Up until today, most of the work I've done has been researching and deciding on what platform/tools to use for the music player app. I looked into a few projects that allow you to write a mobile app and then compile it automatically for Android, iOS and other platforms. The two main ones I looked into were NativeScript and Kivy. With NativeScript, you write the app in HTML + CSS + JavaScript, and the project translates that somehow into actual native UI elements on the respective platforms. It looked nice, but Paul brought up the question of if machine learning libraries were available. I started looking at Kivy because it lets you write the code in Python. Kivy doesn't use native UI elements, so the app would look funny, but that doesn't really matter for our purposes. I made an Android hello world app with Kivy. It was pleasant, but after some more thought, I decided to scrap the whole cross-platform idea and just write a standard Android app in Java. I wanted to try one of the non-java solutions because

1. I've done a fair amount of normal Android development already and I don't particularly like Java.
2. It would make it easier to target iOS instead of just Android.
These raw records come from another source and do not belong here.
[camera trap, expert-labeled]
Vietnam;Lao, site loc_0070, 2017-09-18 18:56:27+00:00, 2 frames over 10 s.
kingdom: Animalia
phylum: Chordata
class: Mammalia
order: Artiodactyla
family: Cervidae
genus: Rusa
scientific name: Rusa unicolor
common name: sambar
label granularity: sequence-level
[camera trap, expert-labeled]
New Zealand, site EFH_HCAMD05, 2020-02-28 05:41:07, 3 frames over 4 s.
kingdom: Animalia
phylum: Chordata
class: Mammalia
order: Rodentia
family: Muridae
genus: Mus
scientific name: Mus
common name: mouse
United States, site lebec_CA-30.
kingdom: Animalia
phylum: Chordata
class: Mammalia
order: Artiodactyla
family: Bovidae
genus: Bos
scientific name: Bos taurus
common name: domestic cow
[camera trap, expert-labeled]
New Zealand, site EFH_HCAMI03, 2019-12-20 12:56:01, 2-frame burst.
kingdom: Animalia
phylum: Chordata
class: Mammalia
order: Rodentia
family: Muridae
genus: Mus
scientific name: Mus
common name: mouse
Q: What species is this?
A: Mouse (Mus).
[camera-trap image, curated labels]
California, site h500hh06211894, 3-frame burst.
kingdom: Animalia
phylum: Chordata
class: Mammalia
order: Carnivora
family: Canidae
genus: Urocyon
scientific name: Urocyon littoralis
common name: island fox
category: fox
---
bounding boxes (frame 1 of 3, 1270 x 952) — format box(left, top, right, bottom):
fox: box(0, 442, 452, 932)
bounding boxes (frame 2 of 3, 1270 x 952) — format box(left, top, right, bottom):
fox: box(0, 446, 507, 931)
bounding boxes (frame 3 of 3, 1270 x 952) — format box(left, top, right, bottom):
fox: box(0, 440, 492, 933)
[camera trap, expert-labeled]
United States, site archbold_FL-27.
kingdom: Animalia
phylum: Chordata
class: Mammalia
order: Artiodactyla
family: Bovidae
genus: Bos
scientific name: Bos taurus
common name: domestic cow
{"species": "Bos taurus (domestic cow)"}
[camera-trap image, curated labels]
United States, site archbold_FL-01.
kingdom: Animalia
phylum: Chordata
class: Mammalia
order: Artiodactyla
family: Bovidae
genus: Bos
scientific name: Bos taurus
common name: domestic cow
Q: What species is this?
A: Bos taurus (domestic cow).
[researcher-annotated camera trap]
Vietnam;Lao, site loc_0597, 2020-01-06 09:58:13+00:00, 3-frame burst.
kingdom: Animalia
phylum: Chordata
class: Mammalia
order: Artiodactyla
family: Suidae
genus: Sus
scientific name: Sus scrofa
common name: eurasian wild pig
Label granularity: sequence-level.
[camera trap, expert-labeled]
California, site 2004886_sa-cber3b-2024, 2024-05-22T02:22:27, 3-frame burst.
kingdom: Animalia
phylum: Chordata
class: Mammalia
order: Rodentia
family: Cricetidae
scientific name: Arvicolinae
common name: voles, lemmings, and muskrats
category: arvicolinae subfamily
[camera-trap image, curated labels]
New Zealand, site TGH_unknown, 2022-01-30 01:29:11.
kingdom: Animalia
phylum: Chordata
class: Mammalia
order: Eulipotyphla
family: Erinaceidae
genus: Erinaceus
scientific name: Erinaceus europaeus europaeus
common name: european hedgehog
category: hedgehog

I ended up sticking with just Java + Android because

1. I can use an existing open-source music player instead of writing one from scratch (specifically, Vanilla Music Player*). I don't think it would have taken too long to write a basic music player from scratch (we only need the most basic features), but the time needed would still have been nontrivial. Starting with the open-source player will let me jump into machine learning faster.
2. Targeting iOS would be nice, but I think it's more important to get a prototype working as fast as possible. Even if the project stays on just Android, that should be sufficient for the near future. I can always switch to a cross-platform solution or create a separate iOS app later if it really would add enough value.

(*Last year, as part of a different research project, I tested out a bunch of open-source music players for Android. Vanilla Music Player is (relatively) simple and I can actually clone and build the project without getting a million errors (that's a lot more than I can say for the other players. Encore Music Player in particular was a nightmare, even though the precompiled app on the Play store looks really nice).)

So I've been delving into the code for Vanilla, making minor changes to help me understand how it's working. The disadvantage of using an existing player is that it's a relatively large project and I have to get used to the code base. I've also been reading through a machine learning tutorial on the TensorFlow website.

Short-term plans: Identify where the code for shuffling songs is. Figure out how to replace it with my own song-choosing code. Finish the machine learning tutorial and start messing around with TensorFlow.